The authors indicate that the information in the prior paragraph supports an aquatic life objective of about 0.1 µg/L 'free' silver in order to limit that fraction of the total silver that is biologically active or toxic. The Aquatic Ecosystem Objectives Committee of IJC agrees that 'free' silver is a better measure of toxicity than total silver but does not recommend the adoption of an objective based on 'free' silver for the following reasons:
-near an effluent, silver may not yet be in equilibrium with all the available complexing agents.
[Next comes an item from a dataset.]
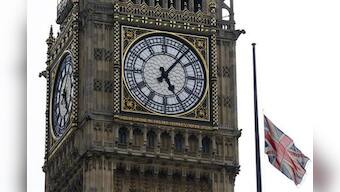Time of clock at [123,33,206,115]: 5:06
-sulphide, which is the only reactant likely to reduce silver adequately, is readily oxidized to sulphate when oxygen is available (Chen et al. 1972). The half-life of sulphide is about 50 hours but oxidation rates may be increased fivefold by metals such as calcium. Sulphide has not been found, even at detection limits of 0.0001 µg/L, in the Great Lakes.
-weaker organic complexing agents for silver still permit 'free' silver to exist at concentrations near the objective level of 0.1 µg/L.
-the method presented by Kodak for measuring silver ion activity (Chudd 1979) is not adequate for low environmental concentrations; there are difficulties with reproducibility, dependability and comparability. The method is reliable at levels of 'free' silver higher than 11 µg/L.
Until a reliable method is developed to measure 'free' silver at concentrations below 0.1 µg/L, silver objectives should be expressed as total silver (IJC 1982). This is still the routine total or dissolved silver detection limit for water samples analyzed in labs used by the British Columbia Ministry of Environment for analysis of ambient water samples.
In this report the statement `water of hardness 230' indicates water with a hardness equivalent to that caused by 230 mg/L of CaCO3.